[Instructions to follow] The entries below are to be repeated exactly as they stand.

(Data records)
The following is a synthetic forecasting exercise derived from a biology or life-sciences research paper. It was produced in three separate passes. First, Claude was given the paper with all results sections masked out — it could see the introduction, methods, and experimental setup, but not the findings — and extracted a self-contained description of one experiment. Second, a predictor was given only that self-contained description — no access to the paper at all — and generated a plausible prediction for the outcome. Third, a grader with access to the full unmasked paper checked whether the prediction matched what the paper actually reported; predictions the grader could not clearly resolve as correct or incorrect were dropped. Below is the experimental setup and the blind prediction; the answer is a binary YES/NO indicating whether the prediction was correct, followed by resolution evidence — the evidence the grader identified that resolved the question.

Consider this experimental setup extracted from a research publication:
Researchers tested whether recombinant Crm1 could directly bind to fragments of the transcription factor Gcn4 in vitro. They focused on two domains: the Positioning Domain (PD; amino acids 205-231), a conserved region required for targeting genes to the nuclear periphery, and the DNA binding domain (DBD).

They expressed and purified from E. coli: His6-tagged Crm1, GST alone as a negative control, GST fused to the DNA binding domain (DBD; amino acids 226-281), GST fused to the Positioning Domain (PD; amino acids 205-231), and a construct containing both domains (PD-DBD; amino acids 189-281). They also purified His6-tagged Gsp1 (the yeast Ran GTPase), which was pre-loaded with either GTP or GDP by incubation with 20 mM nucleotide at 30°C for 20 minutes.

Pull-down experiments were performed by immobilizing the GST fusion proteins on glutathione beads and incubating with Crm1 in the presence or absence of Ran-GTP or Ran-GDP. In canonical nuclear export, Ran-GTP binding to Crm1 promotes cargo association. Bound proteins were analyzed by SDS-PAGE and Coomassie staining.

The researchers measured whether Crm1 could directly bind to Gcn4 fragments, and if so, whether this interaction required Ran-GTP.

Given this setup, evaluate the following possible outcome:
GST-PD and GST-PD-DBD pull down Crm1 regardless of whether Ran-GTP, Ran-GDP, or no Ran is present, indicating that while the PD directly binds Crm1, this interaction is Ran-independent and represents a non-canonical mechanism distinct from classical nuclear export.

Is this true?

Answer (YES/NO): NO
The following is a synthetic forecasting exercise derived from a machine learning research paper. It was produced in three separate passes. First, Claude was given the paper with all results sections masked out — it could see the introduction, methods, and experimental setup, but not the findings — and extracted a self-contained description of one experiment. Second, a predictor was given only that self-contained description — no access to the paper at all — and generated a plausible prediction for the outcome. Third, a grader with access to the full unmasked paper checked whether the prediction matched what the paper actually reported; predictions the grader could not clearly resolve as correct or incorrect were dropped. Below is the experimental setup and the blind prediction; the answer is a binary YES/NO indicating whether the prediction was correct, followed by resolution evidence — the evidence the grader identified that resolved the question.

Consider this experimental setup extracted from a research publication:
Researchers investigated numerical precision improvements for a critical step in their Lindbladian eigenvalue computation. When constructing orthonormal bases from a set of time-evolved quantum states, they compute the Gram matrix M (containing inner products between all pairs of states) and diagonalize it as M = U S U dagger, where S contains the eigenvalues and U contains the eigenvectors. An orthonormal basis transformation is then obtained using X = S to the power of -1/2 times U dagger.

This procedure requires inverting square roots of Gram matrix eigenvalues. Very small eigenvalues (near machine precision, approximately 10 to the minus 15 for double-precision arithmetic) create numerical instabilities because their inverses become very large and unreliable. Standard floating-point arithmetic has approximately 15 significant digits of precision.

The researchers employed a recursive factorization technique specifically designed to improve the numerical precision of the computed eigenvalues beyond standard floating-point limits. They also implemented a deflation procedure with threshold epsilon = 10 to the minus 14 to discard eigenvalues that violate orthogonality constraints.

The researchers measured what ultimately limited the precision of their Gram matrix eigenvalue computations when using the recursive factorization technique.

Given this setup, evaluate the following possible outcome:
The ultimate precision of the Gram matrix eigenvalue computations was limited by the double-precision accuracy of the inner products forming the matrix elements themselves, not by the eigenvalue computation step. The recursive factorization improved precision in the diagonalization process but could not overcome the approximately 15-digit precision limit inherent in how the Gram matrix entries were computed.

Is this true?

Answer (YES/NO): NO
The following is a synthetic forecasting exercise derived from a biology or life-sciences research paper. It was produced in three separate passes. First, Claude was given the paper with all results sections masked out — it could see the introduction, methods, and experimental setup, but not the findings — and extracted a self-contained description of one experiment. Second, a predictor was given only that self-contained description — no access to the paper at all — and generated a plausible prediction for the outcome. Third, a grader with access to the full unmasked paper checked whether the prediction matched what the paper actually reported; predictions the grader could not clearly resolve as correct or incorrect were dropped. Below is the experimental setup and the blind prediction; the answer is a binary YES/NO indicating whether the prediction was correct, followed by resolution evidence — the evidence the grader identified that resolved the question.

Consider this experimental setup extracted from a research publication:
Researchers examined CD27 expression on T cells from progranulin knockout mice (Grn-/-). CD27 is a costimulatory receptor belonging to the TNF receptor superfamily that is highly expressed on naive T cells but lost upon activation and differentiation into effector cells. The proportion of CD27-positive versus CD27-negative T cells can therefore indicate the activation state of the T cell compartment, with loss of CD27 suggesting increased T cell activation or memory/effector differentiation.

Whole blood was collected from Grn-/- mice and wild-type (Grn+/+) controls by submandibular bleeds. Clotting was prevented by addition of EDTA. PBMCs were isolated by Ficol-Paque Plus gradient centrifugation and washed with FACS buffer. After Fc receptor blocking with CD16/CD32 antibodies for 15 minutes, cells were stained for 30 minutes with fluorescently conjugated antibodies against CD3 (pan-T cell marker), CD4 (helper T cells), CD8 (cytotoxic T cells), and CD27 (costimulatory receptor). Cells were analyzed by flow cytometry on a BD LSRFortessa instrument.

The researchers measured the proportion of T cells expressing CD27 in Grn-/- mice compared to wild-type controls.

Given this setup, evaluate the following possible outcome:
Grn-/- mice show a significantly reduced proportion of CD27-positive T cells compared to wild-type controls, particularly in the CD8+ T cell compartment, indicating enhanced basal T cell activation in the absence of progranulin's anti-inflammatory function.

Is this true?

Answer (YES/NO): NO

[Solution for this task]
The following is a synthetic forecasting exercise derived from a biology or life-sciences research paper. It was produced in three separate passes. First, Claude was given the paper with all results sections masked out — it could see the introduction, methods, and experimental setup, but not the findings — and extracted a self-contained description of one experiment. Second, a predictor was given only that self-contained description — no access to the paper at all — and generated a plausible prediction for the outcome. Third, a grader with access to the full unmasked paper checked whether the prediction matched what the paper actually reported; predictions the grader could not clearly resolve as correct or incorrect were dropped. Below is the experimental setup and the blind prediction; the answer is a binary YES/NO indicating whether the prediction was correct, followed by resolution evidence — the evidence the grader identified that resolved the question.

Consider this experimental setup extracted from a research publication:
Researchers tested whether recombinant Crm1 could directly bind to fragments of the transcription factor Gcn4 in vitro. They focused on two domains: the Positioning Domain (PD; amino acids 205-231), a conserved region required for targeting genes to the nuclear periphery, and the DNA binding domain (DBD).

They expressed and purified from E. coli: His6-tagged Crm1, GST alone as a negative control, GST fused to the DNA binding domain (DBD; amino acids 226-281), GST fused to the Positioning Domain (PD; amino acids 205-231), and a construct containing both domains (PD-DBD; amino acids 189-281). They also purified His6-tagged Gsp1 (the yeast Ran GTPase), which was pre-loaded with either GTP or GDP by incubation with 20 mM nucleotide at 30°C for 20 minutes.

Pull-down experiments were performed by immobilizing the GST fusion proteins on glutathione beads and incubating with Crm1 in the presence or absence of Ran-GTP or Ran-GDP. In canonical nuclear export, Ran-GTP binding to Crm1 promotes cargo association. Bound proteins were analyzed by SDS-PAGE and Coomassie staining.

The researchers measured whether Crm1 could directly bind to Gcn4 fragments, and if so, whether this interaction required Ran-GTP.

Given this setup, evaluate the following possible outcome:
GST-PD and GST-PD-DBD pull down Crm1 regardless of whether Ran-GTP, Ran-GDP, or no Ran is present, indicating that while the PD directly binds Crm1, this interaction is Ran-independent and represents a non-canonical mechanism distinct from classical nuclear export.

Is this true?

Answer (YES/NO): NO
The following is a synthetic forecasting exercise derived from a machine learning research paper. It was produced in three separate passes. First, Claude was given the paper with all results sections masked out — it could see the introduction, methods, and experimental setup, but not the findings — and extracted a self-contained description of one experiment. Second, a predictor was given only that self-contained description — no access to the paper at all — and generated a plausible prediction for the outcome. Third, a grader with access to the full unmasked paper checked whether the prediction matched what the paper actually reported; predictions the grader could not clearly resolve as correct or incorrect were dropped. Below is the experimental setup and the blind prediction; the answer is a binary YES/NO indicating whether the prediction was correct, followed by resolution evidence — the evidence the grader identified that resolved the question.

Consider this experimental setup extracted from a research publication:
Researchers investigated numerical precision improvements for a critical step in their Lindbladian eigenvalue computation. When constructing orthonormal bases from a set of time-evolved quantum states, they compute the Gram matrix M (containing inner products between all pairs of states) and diagonalize it as M = U S U dagger, where S contains the eigenvalues and U contains the eigenvectors. An orthonormal basis transformation is then obtained using X = S to the power of -1/2 times U dagger.

This procedure requires inverting square roots of Gram matrix eigenvalues. Very small eigenvalues (near machine precision, approximately 10 to the minus 15 for double-precision arithmetic) create numerical instabilities because their inverses become very large and unreliable. Standard floating-point arithmetic has approximately 15 significant digits of precision.

The researchers employed a recursive factorization technique specifically designed to improve the numerical precision of the computed eigenvalues beyond standard floating-point limits. They also implemented a deflation procedure with threshold epsilon = 10 to the minus 14 to discard eigenvalues that violate orthogonality constraints.

The researchers measured what ultimately limited the precision of their Gram matrix eigenvalue computations when using the recursive factorization technique.

Given this setup, evaluate the following possible outcome:
The ultimate precision of the Gram matrix eigenvalue computations was limited by the double-precision accuracy of the inner products forming the matrix elements themselves, not by the eigenvalue computation step. The recursive factorization improved precision in the diagonalization process but could not overcome the approximately 15-digit precision limit inherent in how the Gram matrix entries were computed.

Is this true?

Answer (YES/NO): NO
The following is a synthetic forecasting exercise derived from a biology or life-sciences research paper. It was produced in three separate passes. First, Claude was given the paper with all results sections masked out — it could see the introduction, methods, and experimental setup, but not the findings — and extracted a self-contained description of one experiment. Second, a predictor was given only that self-contained description — no access to the paper at all — and generated a plausible prediction for the outcome. Third, a grader with access to the full unmasked paper checked whether the prediction matched what the paper actually reported; predictions the grader could not clearly resolve as correct or incorrect were dropped. Below is the experimental setup and the blind prediction; the answer is a binary YES/NO indicating whether the prediction was correct, followed by resolution evidence — the evidence the grader identified that resolved the question.

Consider this experimental setup extracted from a research publication:
Researchers examined CD27 expression on T cells from progranulin knockout mice (Grn-/-). CD27 is a costimulatory receptor belonging to the TNF receptor superfamily that is highly expressed on naive T cells but lost upon activation and differentiation into effector cells. The proportion of CD27-positive versus CD27-negative T cells can therefore indicate the activation state of the T cell compartment, with loss of CD27 suggesting increased T cell activation or memory/effector differentiation.

Whole blood was collected from Grn-/- mice and wild-type (Grn+/+) controls by submandibular bleeds. Clotting was prevented by addition of EDTA. PBMCs were isolated by Ficol-Paque Plus gradient centrifugation and washed with FACS buffer. After Fc receptor blocking with CD16/CD32 antibodies for 15 minutes, cells were stained for 30 minutes with fluorescently conjugated antibodies against CD3 (pan-T cell marker), CD4 (helper T cells), CD8 (cytotoxic T cells), and CD27 (costimulatory receptor). Cells were analyzed by flow cytometry on a BD LSRFortessa instrument.

The researchers measured the proportion of T cells expressing CD27 in Grn-/- mice compared to wild-type controls.

Given this setup, evaluate the following possible outcome:
Grn-/- mice show a significantly reduced proportion of CD27-positive T cells compared to wild-type controls, particularly in the CD8+ T cell compartment, indicating enhanced basal T cell activation in the absence of progranulin's anti-inflammatory function.

Is this true?

Answer (YES/NO): NO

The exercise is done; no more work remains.